▶ _Tekstgedeelte_:
*-*-*
12. In de verzekeringsgeneeskundige beoordeling kan niet uitsluitend worden afgegaan op hoe eiseres haar klachten zelf ervaart. In de systematiek van de Ziektewet-beoordeling zijn niet de ervaren klachten of de diagnose doorslaggevend, maar de mate waarin beperkingen ten aanzien van het verrichten van arbeid als gevolg van die klachten objectief medisch kunnen worden onderbouwd. Zonder afbreuk te willen doen aan de door eiseres ervaren impact van haar klachten op het dagelijks leven, merkt de rechtbank op dat er geen medisch objectieve onderbouwing is voor verdergaande beperkingen.
13. De rechtbank vindt dat het UWV terecht heeft geoordeeld dat eiseres in staat moet worden geacht arbeid te verrichten als daarbij rekening wordt gehouden met de beperkingen die in de FML zijn vastgesteld.
*-*-*
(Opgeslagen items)
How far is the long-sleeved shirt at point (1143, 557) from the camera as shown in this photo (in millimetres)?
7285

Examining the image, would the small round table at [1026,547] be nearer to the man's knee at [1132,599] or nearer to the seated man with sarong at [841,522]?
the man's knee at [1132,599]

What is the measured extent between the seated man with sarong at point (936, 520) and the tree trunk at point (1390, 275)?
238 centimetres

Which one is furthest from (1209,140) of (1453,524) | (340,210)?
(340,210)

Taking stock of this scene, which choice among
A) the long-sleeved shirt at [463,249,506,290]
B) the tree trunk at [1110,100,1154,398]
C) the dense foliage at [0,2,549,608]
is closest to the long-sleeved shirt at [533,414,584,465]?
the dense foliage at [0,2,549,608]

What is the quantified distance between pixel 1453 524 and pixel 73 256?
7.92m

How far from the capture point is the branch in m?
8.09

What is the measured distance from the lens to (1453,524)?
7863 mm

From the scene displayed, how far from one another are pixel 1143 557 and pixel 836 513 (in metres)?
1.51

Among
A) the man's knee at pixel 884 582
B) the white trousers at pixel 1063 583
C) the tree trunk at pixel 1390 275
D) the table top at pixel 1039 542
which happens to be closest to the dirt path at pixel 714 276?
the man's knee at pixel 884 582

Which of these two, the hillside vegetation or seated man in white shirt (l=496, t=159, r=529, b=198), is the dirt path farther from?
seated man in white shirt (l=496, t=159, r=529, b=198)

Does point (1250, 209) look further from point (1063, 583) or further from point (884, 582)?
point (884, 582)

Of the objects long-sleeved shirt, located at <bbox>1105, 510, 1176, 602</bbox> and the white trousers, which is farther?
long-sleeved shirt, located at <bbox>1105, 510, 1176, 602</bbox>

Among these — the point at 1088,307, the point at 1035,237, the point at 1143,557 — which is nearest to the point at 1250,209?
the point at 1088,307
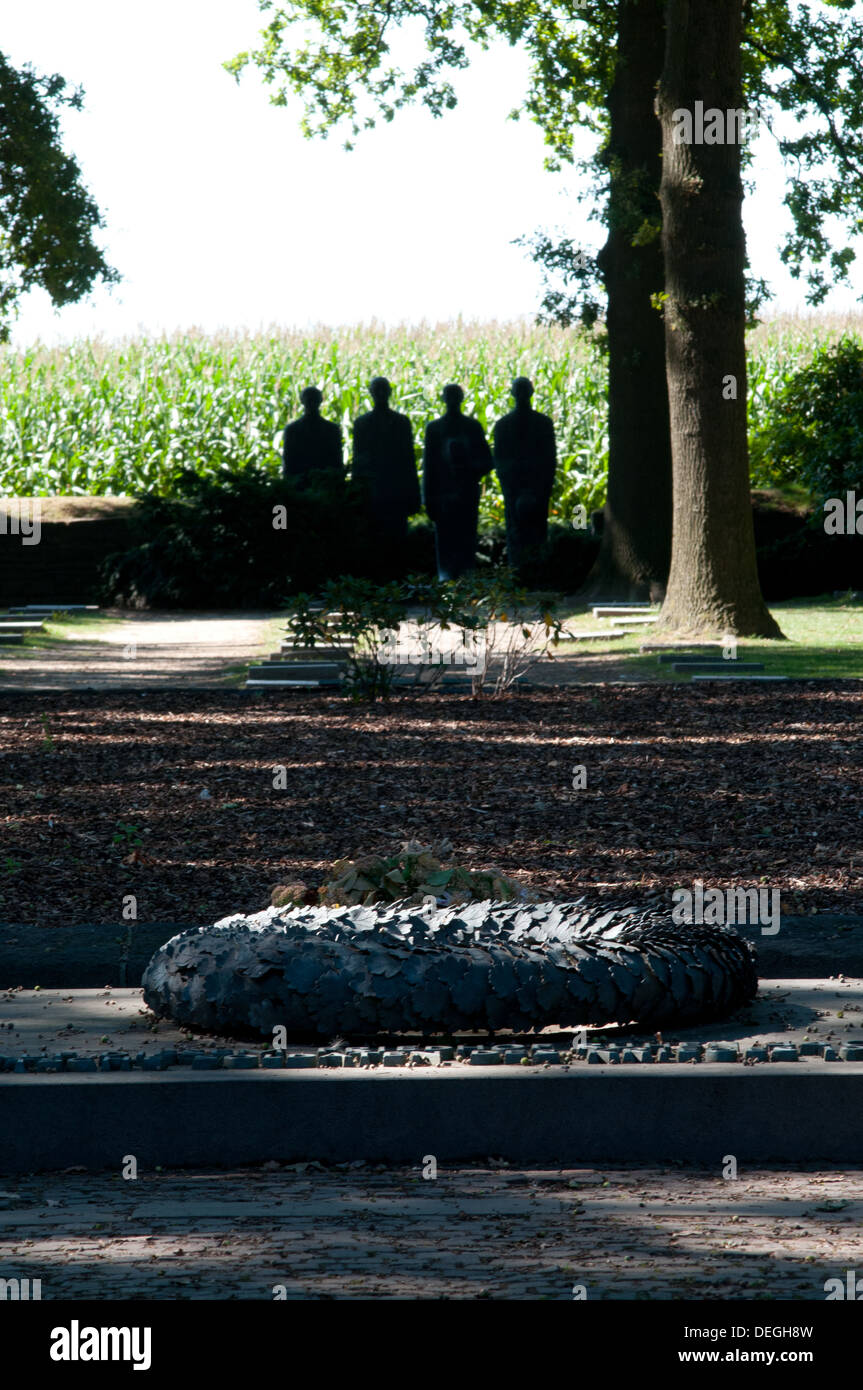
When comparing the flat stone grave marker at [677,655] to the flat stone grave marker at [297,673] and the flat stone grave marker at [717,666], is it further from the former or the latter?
the flat stone grave marker at [297,673]

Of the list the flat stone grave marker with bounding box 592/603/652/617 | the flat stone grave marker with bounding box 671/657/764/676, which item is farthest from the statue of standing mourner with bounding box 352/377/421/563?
the flat stone grave marker with bounding box 671/657/764/676

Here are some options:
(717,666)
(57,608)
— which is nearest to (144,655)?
(57,608)

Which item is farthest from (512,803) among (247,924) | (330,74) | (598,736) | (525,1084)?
(330,74)

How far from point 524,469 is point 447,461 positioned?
131cm

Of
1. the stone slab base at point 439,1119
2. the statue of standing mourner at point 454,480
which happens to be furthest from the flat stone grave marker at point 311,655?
the stone slab base at point 439,1119

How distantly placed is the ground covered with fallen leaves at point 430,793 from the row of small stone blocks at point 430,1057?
157 centimetres

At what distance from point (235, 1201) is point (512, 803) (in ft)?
13.3

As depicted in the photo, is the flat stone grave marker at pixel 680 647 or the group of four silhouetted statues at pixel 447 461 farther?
the group of four silhouetted statues at pixel 447 461

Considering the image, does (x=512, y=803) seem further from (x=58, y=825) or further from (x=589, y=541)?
(x=589, y=541)

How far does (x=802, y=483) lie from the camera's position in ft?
67.6

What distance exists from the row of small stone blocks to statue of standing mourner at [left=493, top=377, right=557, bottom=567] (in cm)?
1811

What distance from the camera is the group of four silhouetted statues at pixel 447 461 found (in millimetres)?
20594

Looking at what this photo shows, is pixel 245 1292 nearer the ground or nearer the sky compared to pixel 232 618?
nearer the ground

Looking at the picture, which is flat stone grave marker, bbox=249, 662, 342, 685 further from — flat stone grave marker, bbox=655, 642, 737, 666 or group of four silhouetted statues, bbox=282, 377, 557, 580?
group of four silhouetted statues, bbox=282, 377, 557, 580
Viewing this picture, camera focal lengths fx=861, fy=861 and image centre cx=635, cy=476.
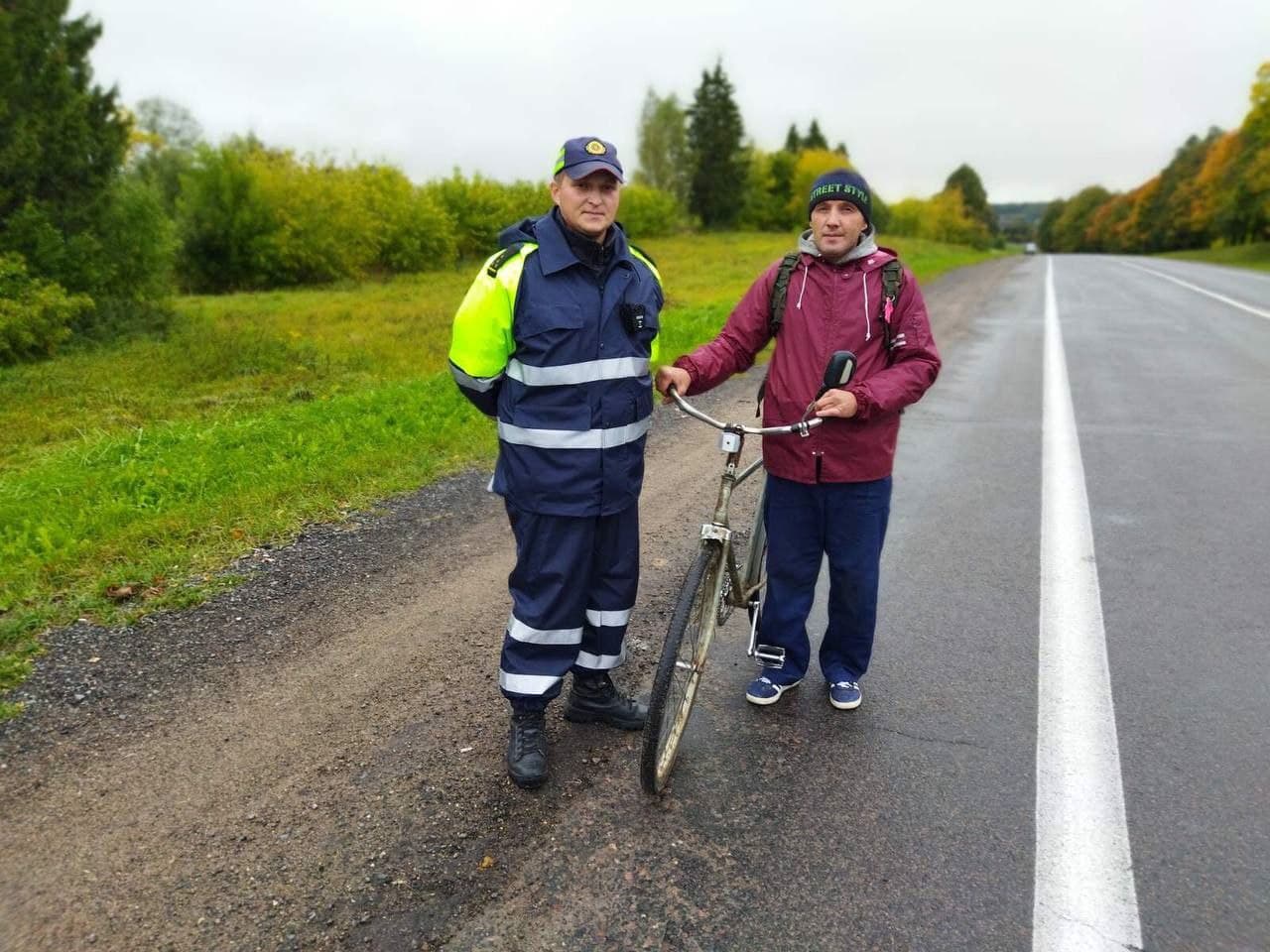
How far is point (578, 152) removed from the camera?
9.18ft

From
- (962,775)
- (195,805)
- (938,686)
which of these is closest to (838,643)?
(938,686)

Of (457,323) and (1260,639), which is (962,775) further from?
(457,323)

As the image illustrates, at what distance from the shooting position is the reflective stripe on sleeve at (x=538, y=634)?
119 inches

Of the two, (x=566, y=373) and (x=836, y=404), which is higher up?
(x=566, y=373)

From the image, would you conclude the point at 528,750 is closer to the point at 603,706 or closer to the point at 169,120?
the point at 603,706

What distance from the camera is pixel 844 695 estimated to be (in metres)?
3.42

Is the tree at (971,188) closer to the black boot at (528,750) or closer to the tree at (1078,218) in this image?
the tree at (1078,218)

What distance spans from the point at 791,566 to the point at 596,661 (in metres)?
0.86

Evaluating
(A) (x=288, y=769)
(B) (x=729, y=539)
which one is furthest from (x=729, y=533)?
(A) (x=288, y=769)

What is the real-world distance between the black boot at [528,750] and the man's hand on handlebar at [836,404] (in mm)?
1469

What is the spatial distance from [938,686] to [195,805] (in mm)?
2788

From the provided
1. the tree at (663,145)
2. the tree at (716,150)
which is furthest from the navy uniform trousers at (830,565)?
the tree at (663,145)

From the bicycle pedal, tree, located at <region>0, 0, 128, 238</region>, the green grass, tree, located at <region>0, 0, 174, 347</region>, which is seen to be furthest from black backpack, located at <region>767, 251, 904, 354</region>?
the green grass

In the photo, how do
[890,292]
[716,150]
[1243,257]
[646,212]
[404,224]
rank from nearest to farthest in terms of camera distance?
[890,292]
[404,224]
[1243,257]
[646,212]
[716,150]
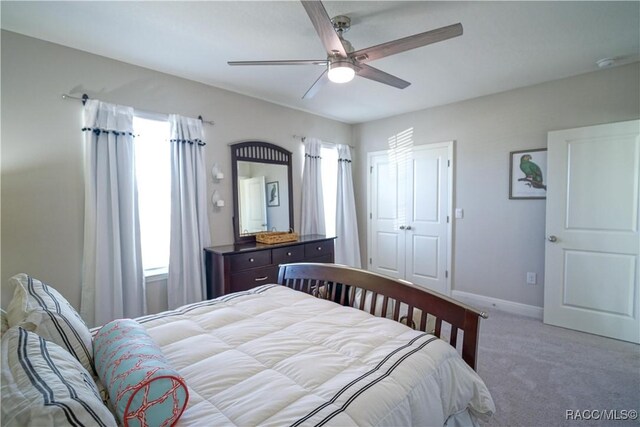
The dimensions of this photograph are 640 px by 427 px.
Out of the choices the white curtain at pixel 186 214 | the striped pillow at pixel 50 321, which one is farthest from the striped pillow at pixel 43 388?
the white curtain at pixel 186 214

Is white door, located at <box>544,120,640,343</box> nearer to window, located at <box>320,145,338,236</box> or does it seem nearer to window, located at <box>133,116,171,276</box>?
window, located at <box>320,145,338,236</box>

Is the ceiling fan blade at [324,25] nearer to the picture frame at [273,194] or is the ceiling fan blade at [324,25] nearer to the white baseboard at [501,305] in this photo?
the picture frame at [273,194]

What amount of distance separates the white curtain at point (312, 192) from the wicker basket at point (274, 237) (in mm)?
526

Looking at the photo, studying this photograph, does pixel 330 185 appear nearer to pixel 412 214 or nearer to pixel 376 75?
pixel 412 214

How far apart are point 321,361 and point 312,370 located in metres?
0.07

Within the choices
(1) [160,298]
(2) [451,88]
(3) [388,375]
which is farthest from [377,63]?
(1) [160,298]

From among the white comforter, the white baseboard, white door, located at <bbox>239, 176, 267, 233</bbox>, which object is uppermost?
white door, located at <bbox>239, 176, 267, 233</bbox>

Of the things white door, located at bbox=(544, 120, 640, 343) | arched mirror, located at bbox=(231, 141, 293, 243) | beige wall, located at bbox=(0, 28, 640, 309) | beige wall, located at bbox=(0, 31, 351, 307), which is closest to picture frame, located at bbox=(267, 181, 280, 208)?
arched mirror, located at bbox=(231, 141, 293, 243)

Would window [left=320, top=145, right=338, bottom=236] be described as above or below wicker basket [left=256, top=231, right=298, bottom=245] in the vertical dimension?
above

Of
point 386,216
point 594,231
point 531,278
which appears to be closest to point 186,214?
point 386,216

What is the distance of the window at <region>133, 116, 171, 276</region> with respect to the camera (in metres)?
2.83

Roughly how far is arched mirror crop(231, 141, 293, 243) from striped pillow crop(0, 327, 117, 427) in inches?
102

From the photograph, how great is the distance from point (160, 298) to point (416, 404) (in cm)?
264

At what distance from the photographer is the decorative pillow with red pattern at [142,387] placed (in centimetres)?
81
*-*-*
▶ _Te voltooien opdrachten_:
• a. Wat is volgens het tekstgedeelte over de Ziektewet-beoordeling doorslaggevend bij die beoordeling?
• b. Vervolg het tekstgedeelte over de Ziektewet-beoordeling vanaf het punt waar het ophoudt.
De lijst is afzonderlijk materiaal en hoort niet bij het tekstgedeelte.

▶ _Antwoorden per opdracht_:
• a. De mate waarin beperkingen voor het verrichten van arbeid als gevolg van de klachten objectief medisch kunnen worden onderbouwd.

• b.
Arbeidskundige grondslag van het bestreden besluit
14. Uitgaande van de juistheid van de medische beperkingen die bij eiseres zijn vastgesteld, ziet de rechtbank in wat eiseres heeft aangevoerd geen reden om de geschiktheid van de geduide functies in twijfel te trekken.
15. De arbeidsdeskundige B&B heeft berekend dat eiseres met de middelste van de drie voor de schatting gebruikte functies meer dan 65% kan verdienen van het loon dat zij verdiende voordat zij ziek werd.

Conclusie en gevolgen

16. Het UWV heeft terecht besloten om per 3 september 2021 de ZW-uitkering van eiseres te beëindigen, omdat zij meer dan 65% kan verdienen van het loon dat zij verdiende voordat zij ziek werd.
17
.Het beroep van eiseres is ongegrond. Dit betekent dat zij geen gelijk krijgt. Omdat eiseres in beroep geen gelijk krijgt, wordt het door haar betaalde griffierecht niet vergoed.

Beslissing

De rechtbank verklaart het beroep ongegrond.
Deze uitspraak is gedaan op 8 maart 2023 door mr. M.A. Broekhuis, rechter, in aanwezigheid van mr. J.B.C. Hoeksel, griffier.
griffier
rechter
De uitspraak is verzonden op
en zal binnen een week na deze datum openbaar gemaakt worden door publicatie op rechtspraak.nl.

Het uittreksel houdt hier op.